• **Aim**:
Turn every line of the material below into a JSON list of strings, one string per line, and leave out the blank lines.

(Dataset entries)

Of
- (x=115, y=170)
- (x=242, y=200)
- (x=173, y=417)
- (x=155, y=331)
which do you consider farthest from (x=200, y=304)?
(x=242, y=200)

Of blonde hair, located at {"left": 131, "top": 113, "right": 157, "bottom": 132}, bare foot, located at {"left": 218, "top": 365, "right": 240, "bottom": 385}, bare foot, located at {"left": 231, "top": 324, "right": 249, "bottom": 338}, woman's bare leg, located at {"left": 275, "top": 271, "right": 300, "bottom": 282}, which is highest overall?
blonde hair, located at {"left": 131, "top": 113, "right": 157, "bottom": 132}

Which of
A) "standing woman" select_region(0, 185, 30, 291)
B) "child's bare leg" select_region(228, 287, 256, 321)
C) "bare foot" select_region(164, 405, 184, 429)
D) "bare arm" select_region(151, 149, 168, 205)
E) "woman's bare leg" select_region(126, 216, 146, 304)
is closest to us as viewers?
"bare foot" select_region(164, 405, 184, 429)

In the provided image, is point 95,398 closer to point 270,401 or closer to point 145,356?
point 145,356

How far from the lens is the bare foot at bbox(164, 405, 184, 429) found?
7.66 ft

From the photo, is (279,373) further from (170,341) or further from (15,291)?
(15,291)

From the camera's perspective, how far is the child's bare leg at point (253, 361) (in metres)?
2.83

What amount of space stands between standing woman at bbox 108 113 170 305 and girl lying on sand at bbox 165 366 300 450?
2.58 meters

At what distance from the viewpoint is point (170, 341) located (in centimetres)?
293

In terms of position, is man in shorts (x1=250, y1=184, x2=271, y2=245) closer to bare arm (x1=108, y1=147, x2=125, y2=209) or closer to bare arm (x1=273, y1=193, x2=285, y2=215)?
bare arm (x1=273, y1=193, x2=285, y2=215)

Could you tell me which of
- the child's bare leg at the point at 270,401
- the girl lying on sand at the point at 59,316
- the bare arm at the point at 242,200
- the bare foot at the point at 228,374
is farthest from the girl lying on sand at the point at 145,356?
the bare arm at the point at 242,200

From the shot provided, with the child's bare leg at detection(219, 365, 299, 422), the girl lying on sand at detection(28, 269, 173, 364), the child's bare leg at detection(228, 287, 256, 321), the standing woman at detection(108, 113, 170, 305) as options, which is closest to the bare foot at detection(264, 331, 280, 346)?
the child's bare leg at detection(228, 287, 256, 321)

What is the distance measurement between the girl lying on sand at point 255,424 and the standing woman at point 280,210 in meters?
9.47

• **Exercise output**:
[
  "Of",
  "- (x=115, y=170)",
  "- (x=242, y=200)",
  "- (x=173, y=417)",
  "- (x=155, y=331)",
  "which do you consider farthest from (x=200, y=304)?",
  "(x=242, y=200)",
  "Of blonde hair, located at {\"left\": 131, \"top\": 113, \"right\": 157, \"bottom\": 132}, bare foot, located at {\"left\": 218, \"top\": 365, \"right\": 240, \"bottom\": 385}, bare foot, located at {\"left\": 231, \"top\": 324, \"right\": 249, \"bottom\": 338}, woman's bare leg, located at {\"left\": 275, \"top\": 271, \"right\": 300, \"bottom\": 282}, which is highest overall?",
  "blonde hair, located at {\"left\": 131, \"top\": 113, \"right\": 157, \"bottom\": 132}",
  "Which of",
  "A) \"standing woman\" select_region(0, 185, 30, 291)",
  "B) \"child's bare leg\" select_region(228, 287, 256, 321)",
  "C) \"bare foot\" select_region(164, 405, 184, 429)",
  "D) \"bare arm\" select_region(151, 149, 168, 205)",
  "E) \"woman's bare leg\" select_region(126, 216, 146, 304)",
  "is closest to us as viewers?",
  "\"bare foot\" select_region(164, 405, 184, 429)",
  "In the provided image, is point 95,398 closer to point 270,401 or closer to point 145,356?",
  "point 145,356",
  "How far from the lens is the bare foot at bbox(164, 405, 184, 429) found?",
  "7.66 ft",
  "From the photo, is (279,373) further from (170,341) or further from (15,291)?",
  "(15,291)",
  "From the camera's perspective, how far is the child's bare leg at point (253, 361) (in metres)?",
  "2.83",
  "What amount of space stands between standing woman at bbox 108 113 170 305 and girl lying on sand at bbox 165 366 300 450?",
  "2.58 meters",
  "At what distance from the viewpoint is point (170, 341) located (in centimetres)?",
  "293",
  "In terms of position, is man in shorts (x1=250, y1=184, x2=271, y2=245) closer to bare arm (x1=108, y1=147, x2=125, y2=209) or closer to bare arm (x1=273, y1=193, x2=285, y2=215)?",
  "bare arm (x1=273, y1=193, x2=285, y2=215)",
  "Could you tell me which of",
  "- the child's bare leg at the point at 270,401",
  "- the girl lying on sand at the point at 59,316",
  "- the bare arm at the point at 242,200",
  "- the bare foot at the point at 228,374",
  "is farthest from the girl lying on sand at the point at 145,356?",
  "the bare arm at the point at 242,200",
  "From the shot provided, with the child's bare leg at detection(219, 365, 299, 422), the girl lying on sand at detection(28, 269, 173, 364), the child's bare leg at detection(228, 287, 256, 321), the standing woman at detection(108, 113, 170, 305) as options, which is closest to the bare foot at detection(264, 331, 280, 346)?",
  "the child's bare leg at detection(228, 287, 256, 321)",
  "What is the distance measurement between the girl lying on sand at point 255,424 and the standing woman at point 280,210 in meters?",
  "9.47"
]